» SET EXERCISE
Report every line in the items below that contains the word "closest".

» EXTRACTED INFORMATION

━━━━━━━━━━━━━━━━━━━━━━━━━━━━━━

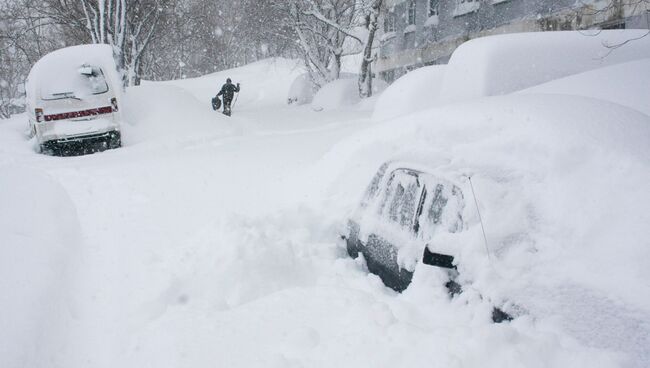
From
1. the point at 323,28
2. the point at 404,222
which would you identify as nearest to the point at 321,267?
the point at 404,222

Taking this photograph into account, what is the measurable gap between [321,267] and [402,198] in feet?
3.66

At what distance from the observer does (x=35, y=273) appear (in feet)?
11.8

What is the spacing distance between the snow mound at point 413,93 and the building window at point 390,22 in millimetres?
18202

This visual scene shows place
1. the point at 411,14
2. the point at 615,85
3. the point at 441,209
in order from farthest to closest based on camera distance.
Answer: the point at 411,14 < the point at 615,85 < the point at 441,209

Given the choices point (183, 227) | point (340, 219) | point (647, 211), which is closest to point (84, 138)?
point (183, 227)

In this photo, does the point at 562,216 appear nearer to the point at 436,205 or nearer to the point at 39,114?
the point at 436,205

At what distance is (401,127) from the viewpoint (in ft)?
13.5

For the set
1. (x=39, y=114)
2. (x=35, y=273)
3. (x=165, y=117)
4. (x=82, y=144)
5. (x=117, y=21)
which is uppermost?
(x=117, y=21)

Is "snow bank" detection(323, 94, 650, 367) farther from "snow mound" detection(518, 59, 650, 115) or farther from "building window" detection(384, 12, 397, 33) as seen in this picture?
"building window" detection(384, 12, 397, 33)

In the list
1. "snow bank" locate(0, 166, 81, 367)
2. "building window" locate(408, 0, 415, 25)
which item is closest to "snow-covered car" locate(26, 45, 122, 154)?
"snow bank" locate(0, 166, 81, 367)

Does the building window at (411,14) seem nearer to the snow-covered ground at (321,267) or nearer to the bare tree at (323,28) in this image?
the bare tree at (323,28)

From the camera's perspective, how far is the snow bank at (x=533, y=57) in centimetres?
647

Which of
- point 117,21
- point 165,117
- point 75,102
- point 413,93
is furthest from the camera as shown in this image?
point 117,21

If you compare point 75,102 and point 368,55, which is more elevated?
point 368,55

━━━━━━━━━━━━━━━━━━━━━━━━━━━━━━

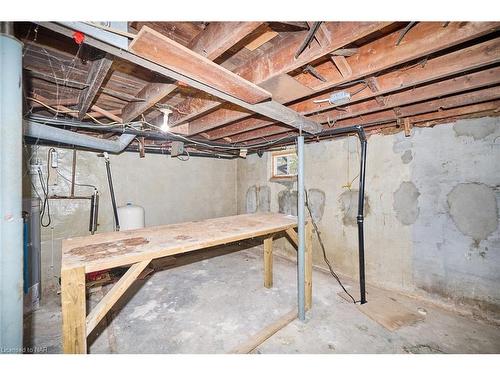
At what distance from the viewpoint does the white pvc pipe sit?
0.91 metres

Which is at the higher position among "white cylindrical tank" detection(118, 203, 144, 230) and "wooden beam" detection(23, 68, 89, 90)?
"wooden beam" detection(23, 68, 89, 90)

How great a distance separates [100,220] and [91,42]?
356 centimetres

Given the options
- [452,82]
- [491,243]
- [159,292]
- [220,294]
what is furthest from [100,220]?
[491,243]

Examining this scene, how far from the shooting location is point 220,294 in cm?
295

━━━━━━━━━━━━━━━━━━━━━━━━━━━━━━

» ANSWER FOR THIS EXERCISE
in order from farthest to closest based on camera distance.
Given the choices point (183, 227) | point (340, 219) | point (647, 211), which is closest to point (84, 138)?
which item is closest to "snow-covered car" locate(26, 45, 122, 154)?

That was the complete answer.